Dela Paz stressed the importance of biosafety training in assessing, mitigating, and protecting the laboratory personnel, which does not only pertain to the medical technologists processing the tests but also to the laboratory aides who transport the sample from the hospital to the laboratory.

“Kasama po sa mga biosafety training ang disinfection, sterilization, decontamination of materials before they are discarded. Lahat po ito ay tinutuunan ng mabuting pansin, tine-train po properly ang personnel ng sa gayon tayo po ay nasa isang safe environment (Biosafety training includes disinfection, sterilization, decontamination of materials before they are discarded. All this are given attention and personnel are trained properly on this to ensure a safe environment),” she said.

Concerns in ramping up PH’s testing capacity

One of the challenges in ramping up the country’s testing capacity is ensuring a stable supply of RNA extraction kits considering its shortage due to increased global demand.

While some laboratories have the needed machines which could have increased our testing capacity, the specific extraction kit requirement of these machines remains also a challenge.

“Hindi po lahat ng available sa merkado ay pwedeng gamitin ng ilan sa mga laboratoryo natin. Maliban po dun, medyo hirap po tayong kumuha dahil ang karamihan po nito ay inaangkat mula sa ibang bansa. Kung kaya’t nakiki-kompetensya tayo sa mga ibang bansa na pare-parehong nangangailangan ng kits na ito (Not all that are available in the market can be used in our laboratories. Aside from that, it is a bit hard to get them because most are imported from other countries. We are competing with other countries that also need them),” Yap said.

The current supply is also depleting faster as we establish more swabbing centers and orders to replenish them usually take two weeks to arrive.

“Kung mayroon mang kulang ngayon, hindi po pwede pumunta lamang sa tindahan at um-order at mag-deliver agad (In case we lack them, placing orders and having them delivered aren’t easy),” she added.

When asked on how the government could possibly resolve these challenges, Yap highlighted the distribution efforts of the entire public sector and the generosity of several private partners who made available their extraction kits especially to provincial laboratories.

Causes of backlog

Yap said the backlog in reporting is a result of multiple factors. One of which is the reporting schedule or the cut-off time.

She shared that test results are normally transmitted at the time the machine has not yet finished processing all samples.

“’Yung makina po [ng] PCR, meron lang ho ‘yan na 96 na butas pero 44 lang po ang pwedeng gamitin dun sa kadahilanan na meron pa pong kailangan na ilagay na ibang mga sample na pang-verify doon sa mga tine-test (The PCR machine has 96 holes but only 44 can be used because there are other samples to be placed that would verify those being tested),” she said.

The second factor is the human element. In the absence of an automatic extractor, Yap shared that extraction is done by the laboratory personnel. This, according to her, requires a certain degree of familiarity without which the process might take time to finish.

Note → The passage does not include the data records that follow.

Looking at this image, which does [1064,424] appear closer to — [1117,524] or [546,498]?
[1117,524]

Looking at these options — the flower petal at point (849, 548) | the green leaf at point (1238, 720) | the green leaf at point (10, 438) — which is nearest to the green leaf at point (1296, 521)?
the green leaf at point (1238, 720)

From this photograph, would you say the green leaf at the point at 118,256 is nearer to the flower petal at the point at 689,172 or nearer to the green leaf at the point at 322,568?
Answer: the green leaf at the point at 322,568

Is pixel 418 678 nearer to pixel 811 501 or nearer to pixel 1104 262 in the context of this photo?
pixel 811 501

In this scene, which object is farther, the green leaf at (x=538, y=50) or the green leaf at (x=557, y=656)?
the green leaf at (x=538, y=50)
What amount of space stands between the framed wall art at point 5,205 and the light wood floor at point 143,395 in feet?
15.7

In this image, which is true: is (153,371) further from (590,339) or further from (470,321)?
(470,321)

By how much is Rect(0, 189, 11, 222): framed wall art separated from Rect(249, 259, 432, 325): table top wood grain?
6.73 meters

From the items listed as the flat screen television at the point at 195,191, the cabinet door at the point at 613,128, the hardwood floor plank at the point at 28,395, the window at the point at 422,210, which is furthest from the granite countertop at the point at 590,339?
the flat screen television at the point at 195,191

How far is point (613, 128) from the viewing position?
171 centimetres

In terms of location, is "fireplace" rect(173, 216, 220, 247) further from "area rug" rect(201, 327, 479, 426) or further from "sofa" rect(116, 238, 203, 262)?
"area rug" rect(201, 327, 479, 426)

“Ikatlong factor ho nito, marami sa LGU [ang] nagsipag-swab na po. Ang dami ng sample so ‘yung ating mga [laboratories] medyo nao-overwhelm din sila sa dami… kaya ‘di rin sila nakakatapos (Third factor, a lot of LGUs now are doing swab testing. The samples are piling up and so the laboratories get a little overwhelmed with the number… that’s why it’s taking time),” she said.

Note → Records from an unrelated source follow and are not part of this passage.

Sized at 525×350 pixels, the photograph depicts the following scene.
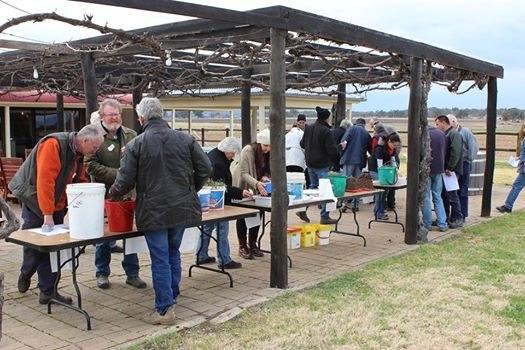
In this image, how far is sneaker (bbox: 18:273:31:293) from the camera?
5312 mm

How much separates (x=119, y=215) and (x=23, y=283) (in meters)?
1.43

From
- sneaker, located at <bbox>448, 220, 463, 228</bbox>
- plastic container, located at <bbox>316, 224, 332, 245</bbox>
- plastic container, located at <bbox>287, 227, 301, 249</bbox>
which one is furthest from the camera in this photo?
sneaker, located at <bbox>448, 220, 463, 228</bbox>

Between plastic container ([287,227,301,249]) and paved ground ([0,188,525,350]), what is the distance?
0.39ft

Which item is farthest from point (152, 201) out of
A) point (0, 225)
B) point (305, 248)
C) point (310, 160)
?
point (310, 160)

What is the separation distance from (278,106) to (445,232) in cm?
440

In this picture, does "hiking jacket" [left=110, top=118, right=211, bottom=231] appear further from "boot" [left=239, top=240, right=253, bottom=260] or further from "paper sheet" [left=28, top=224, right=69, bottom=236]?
"boot" [left=239, top=240, right=253, bottom=260]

When asked for insights on how to possibly resolve these challenges, Yap said “nakikita ko po na sa [pagtutulungan] po ng mga laboratoryo, tapos nandyan po ang DOH…at ang private sector na willing naman pong tumulong sa amin, tingin ko po ay mararating din po at matatapos din po ‘yang backlog natin (with the cooperation of laboratories, the DOH, and the private sector willing to help us, I think we can do this and finish the backlog).”